## Document excerpt
+ + +

Byhalia's location had several advantages for an early settlement, lying near the crossroad site where the Pigeon Roost Road ran from Memphis to Oxford and Pontotoc, Mississippi. Much land in Georgia, Virginia, and North and South Carolina had been depleted from continuous tobacco planting and lack of crop rotation, making the newly opened territory in north Mississippi an inviting opportunity for emigrant farmers.
Entering the 1850s, Byhalia seemed to be developing as a key trade center in North Mississippi. Stagecoach service from Memphis to Oxford came through Byhalia in the late 1840s. Mail, light freight, and passengers traveled to and through Byhalia with this fast and reasonably comfortable means of transportation. As more settlers arrived, local commerce flourished and schools were established.
Holly Springs obtained a railroad in 1852, making the stage line obsolete. Since Byhalia was only a stop on the stage route, and the stage line could not effectively compete against the railroad from Memphis to Holly Springs or Oxford, service was suspended in 1856. Also devastating to Byhalia’s growth was the outbreak of the Civil War. More than 250 men from the area immediately surrounding Byhalia served in the Confederate Army.
After the war, Byhalia struggled through the changes of the Reconstruction period, with planters trying to deal with a market of free labor. A national financial depression hit in 1873 which lasted for several years. A severe freeze in the winter of 1873 blocked traffic on the Mississippi River and compounded the hardships of the depression.
Yellow fever epidemics were carried by steamboat passengers and poor sanitation throughout the Mississippi river cities along the main routes and in northern Mississippi in 1873, 1878 and 1879. Byhalia appears to have escaped the wrath of the fever, as few tombstones in the immediate area reflect deaths in the summer of 1878, which elsewhere resulted in high fatalities.
The town of Byhalia grew slowly due to competition with nearby Holly Springs and lack of a railroad. In 1885, the railroad was completed from Memphis to join the existing railroad at Holly Springs and it spurred new growth. Most existing downtown buildings date from the period 1884 to 1920, when cotton was still an important commodity crop. Time, fire, and the Civil War destroyed many of the earlier homes in Byhalia. The city gradually recovered from the effects of the Civil War and Reconstruction; by the mid-1880s railroad traffic had spurred the Byhalian economy. Irish laborers and convicts built the railroad. In March 1925, electricity came to Byhalia. Around 1949, Dr. Leonard Wright established a sanatorium in Byhalia. Financially well-to-do patients from Louisiana, Texas, Arkansas, Tennessee, and Mississippi frequented the successful sanatorium. Most notably, William Faulkner died at the Wright Sanatorium in 1962.

+ + +

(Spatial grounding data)
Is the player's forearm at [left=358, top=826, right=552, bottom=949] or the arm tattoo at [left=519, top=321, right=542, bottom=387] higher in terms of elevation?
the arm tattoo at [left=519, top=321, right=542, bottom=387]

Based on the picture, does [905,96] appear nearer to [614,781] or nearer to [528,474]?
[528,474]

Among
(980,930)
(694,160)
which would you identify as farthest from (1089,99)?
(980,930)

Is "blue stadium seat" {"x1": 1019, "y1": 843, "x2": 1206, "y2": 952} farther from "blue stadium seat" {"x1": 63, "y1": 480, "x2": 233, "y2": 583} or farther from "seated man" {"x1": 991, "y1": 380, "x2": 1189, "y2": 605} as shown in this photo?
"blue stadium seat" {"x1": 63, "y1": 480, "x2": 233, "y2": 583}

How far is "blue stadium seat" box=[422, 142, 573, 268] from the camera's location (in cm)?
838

+ + +

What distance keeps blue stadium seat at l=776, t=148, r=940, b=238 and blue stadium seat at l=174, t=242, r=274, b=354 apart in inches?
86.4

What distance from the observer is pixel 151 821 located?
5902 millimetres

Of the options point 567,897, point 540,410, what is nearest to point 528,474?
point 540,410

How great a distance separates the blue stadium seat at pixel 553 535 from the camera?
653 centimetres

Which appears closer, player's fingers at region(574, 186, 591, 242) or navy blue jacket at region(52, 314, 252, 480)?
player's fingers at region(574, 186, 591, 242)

+ + +

## Tasks
1. Answer these questions using the Byhalia history.
(a) In what year did Holly Springs get a railroad?
(b) When did electricity come to Byhalia?
(c) Where did William Faulkner die?
2. Rewrite the stretch from "Yellow fever epidemics" through "in high fatalities." in the Byhalia history, putting "riverboat travelers" in place of "steamboat passengers".
3. Write the next part of the Byhalia history, starting after its final sentence.

## Responses per task
1.
(a) 1852
(b) March 1925
(c) At the Wright Sanatorium in Byhalia

2.
Yellow fever epidemics were carried by riverboat travelers and poor sanitation throughout the Mississippi river cities along the main routes and in northern Mississippi in 1873, 1878 and 1879. Byhalia appears to have escaped the wrath of the fever, as few tombstones in the immediate area reflect deaths in the summer of 1878, which elsewhere resulted in high fatalities.

3.
Like many American places, Byhalia has a complicated history of race relations. The Civil War and Reconstruction engendered bitterness among many whites, who used other means to maintain white supremacy following the end of slavery. In 1890 the state passed a new constitution, which disenfranchised most blacks. The state imposed legal segregation and Jim Crow rules, which lasted for decades, well after the 1960s civil rights legislation enacted by Congress.
In 1974, Butler Young Jr., a 21-year-old, black unarmed suspect, was shot and killed by a police officer after escaping from a squad car. Young had been arrested on suspicion of committing a hit-and-run. The shooting and subsequent handling of the case by the sheriff and grand jury (which did not indict the officer) resulted in one of the longest boycotts of white businesses by blacks in Mississippi history. The black boycott of white businesses received national media coverage. The shooting and boycott hardened racial attitudes on both sides. White business owners complained that they were being punished for grievances that they had not caused, while many black community members claimed that the shooting was part of a broader marginalization of blacks.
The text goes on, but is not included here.